# How To Increase Energy Levels?



## Akira (Mar 24, 2009)

Well, as the title says, how do I do it?  I'm training muay thai twice daily (about 4 hours) and running 10 kms every day.  I get one day a week off which is Sunday.  Training is leaving me exhausted after every session.  I searched the internet for a while but most of the information I got is useless.

Anyone got any ideas?  I'm assuming it's something to do with diet, but I don't know what I should be eating and which foods to avoid.

I'm in Thailand if that helps..


----------



## Ronin74 (Mar 24, 2009)

Part of it may have to do with you getting accustomed to the atmosphere and the training, but I have to say a big part is if you're eating properly and getting enough rest.

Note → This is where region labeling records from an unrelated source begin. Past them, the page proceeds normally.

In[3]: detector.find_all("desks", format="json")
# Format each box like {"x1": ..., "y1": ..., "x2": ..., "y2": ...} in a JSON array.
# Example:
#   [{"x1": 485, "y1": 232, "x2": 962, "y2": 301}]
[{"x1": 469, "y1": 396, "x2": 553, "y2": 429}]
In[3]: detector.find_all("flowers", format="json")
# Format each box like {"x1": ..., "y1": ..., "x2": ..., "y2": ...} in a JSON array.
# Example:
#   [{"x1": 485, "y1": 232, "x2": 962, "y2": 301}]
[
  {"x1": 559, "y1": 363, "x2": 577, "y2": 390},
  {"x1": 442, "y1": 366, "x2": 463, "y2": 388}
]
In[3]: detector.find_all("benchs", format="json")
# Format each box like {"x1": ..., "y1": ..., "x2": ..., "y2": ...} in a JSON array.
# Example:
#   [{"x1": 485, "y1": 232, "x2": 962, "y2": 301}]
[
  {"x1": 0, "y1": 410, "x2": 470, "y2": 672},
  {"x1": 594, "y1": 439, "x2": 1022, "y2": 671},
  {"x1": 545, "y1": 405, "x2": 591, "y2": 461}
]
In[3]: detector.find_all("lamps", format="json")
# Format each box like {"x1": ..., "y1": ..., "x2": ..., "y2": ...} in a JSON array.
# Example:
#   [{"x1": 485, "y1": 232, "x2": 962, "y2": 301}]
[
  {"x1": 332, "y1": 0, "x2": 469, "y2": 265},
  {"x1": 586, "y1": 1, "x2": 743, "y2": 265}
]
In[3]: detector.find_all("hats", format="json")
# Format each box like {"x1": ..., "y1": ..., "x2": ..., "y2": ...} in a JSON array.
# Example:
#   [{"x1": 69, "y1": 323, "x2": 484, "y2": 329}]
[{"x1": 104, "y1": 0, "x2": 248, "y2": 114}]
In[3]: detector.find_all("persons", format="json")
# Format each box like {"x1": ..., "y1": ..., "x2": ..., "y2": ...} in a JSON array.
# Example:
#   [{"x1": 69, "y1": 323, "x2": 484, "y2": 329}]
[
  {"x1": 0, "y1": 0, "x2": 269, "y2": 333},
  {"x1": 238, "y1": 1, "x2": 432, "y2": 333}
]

Now what "eating properly" means will differ from one person to another, but it comes down to eating so that a) your body has fuel to burn, not just during training, but to get through the day; and b) making sure your body is getting the right nutrients to rebuild from the stress it undergoes from training.

As for rest, I have to consider any martial art that can have a competitve aspect to it as one that exhausts the body easily. To recuperate, nothing beats having enough rest. Some folks may suggest coffee or some caffine source to boost your energy, but that can only work for so long. Rest is paramount to recovering from training, and having the energy to do it again.


----------



## Hawke (Mar 24, 2009)

Sounds like you might need to increase your endurance.

Thailand is very humid and the heat can sap your strength.

If what you mean by increase your energy you mean to increase your endurance you can try jump roping.  Google "jump roping" for some solid ideas.  This sounds easy, but it will be a challenge.

You also might want to try Tai Chi or Qigong.

Hope this helps.


----------



## terryl965 (Mar 24, 2009)

Also more energy will come by eating right, try to up the intake and add a few small meal in between workout like fresh fruits and veggies.


----------



## -steve- (Dec 3, 2009)

wow you are training like a madman! I'd be exhausted too if not dead within a week. props


----------



## MattNinjaZX-14 (Dec 3, 2009)

Get your blood work done and the coach can look at why your energy levels are dipping. It could be several things. 

Sometimes you can eat clean food but not enough of the right kind. 

The USDA food pyramid serves only as a guideline.

The lack of sleep could be what is happening with the oppressive heat. 

The coach will have to look at your water levels. 

You also may need some more sleep than usual especially with the rigorous training you are receiving.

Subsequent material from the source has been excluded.